Have you heard about No Man’s Sky? Currently in development at Hello Games, it is an exploration game involving space travel between colorful worlds. Players will be able to travel between and explore different planets, solar systems, and galaxies within an infinite universe. There will be countless creatures and terrains to discover and explore. The possibilities within this game are theoretically infinite.
Sounds impossible, doesn’t it? Creating a space exploration game would traditionally involve imagining, coding, and designing every star, planet, creature, and everything in between. The possibilities within the game would be limited by the imagination, time, and budget of the development team. So, what makes No Man’s Sky different? Procedural generation. I’ll embed an IGN video interview with Sean Murray, Founder of Hello Games, in which he discusses the technology that makes this infinite universe possible. The short of it is that they have developed an algorithm that creates the universe using mathematics. Rather than creating each planet and creature individually, they have developed base assets that the game draws from and morphs into seemingly infinite variants.
The possibilities of this excite me to no end. I recall my brother and me playing Star Trek: The Next Generation – A Final Unity on our Windows 95 PC back in the 90’s. That game gave the player free will in terms of what destinations to set for the Enterprise. However, these destinations had no gameplay behind them unless they were connected to the main story. I remember understanding then that it was limited by what the developers could program into the game and wondered at the possibility of going beyond this limitation. I wanted so badly for each of those random new worlds to which I traveled to offer a new and unexpected adventures and alien races. It looks like twenty years later, No Man’s Sky is going to offer that!
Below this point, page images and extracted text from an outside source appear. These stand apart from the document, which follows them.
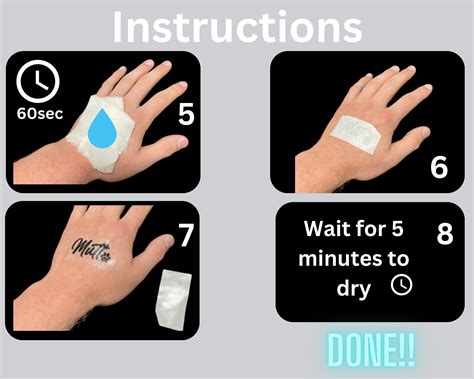 Instructions

60sec

5

6

Mutt

7

Wait for 5 minutes to dry

8

DONE!!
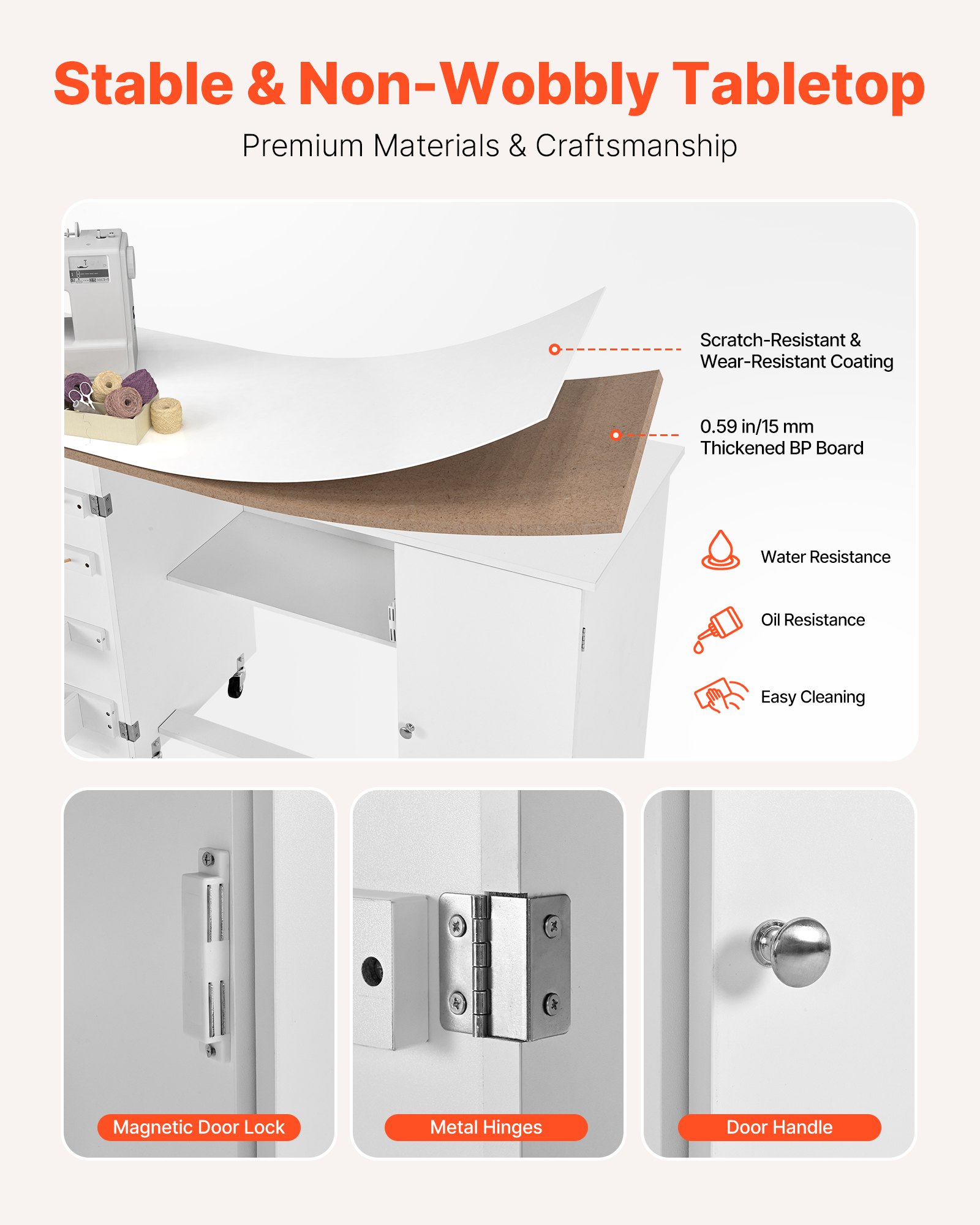 Stable & Non-Wobbly Tabletop

Premium Materials & Craftsmanship

Scratch-Resistant & Wear-Resistant Coating

0.59 in/15 mm Thickened BP Board

Water Resistance

Oil Resistance

Easy Cleaning

Magnetic Door Lock

Metal Hinges

Door Handle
I am left wondering what else this means for the advancement of game design. Clearly, levels and worlds can be left to the system to generate according to the rules set. No Man’s Sky has even found a way to alter and mutate creature design so that artists do not have to design 1,000’s of individual creatures. Is it possible procedural generation (or a process like it) could advance to a point where designers provide even smaller building blocks (think atoms), and the system practically generates the art (according to the rules set, of course)? Even more of a challenge: could procedural generation move beyond level and creature design and revitalize the stories and AI we encounter in our games? That may be a “square peg in a round hole” -type of issue, so who knows what innovations in game design will bring. All I know is I am eager to see what comes and extremely excited to experience the seemingly endless possibilities of No Man’s Sky.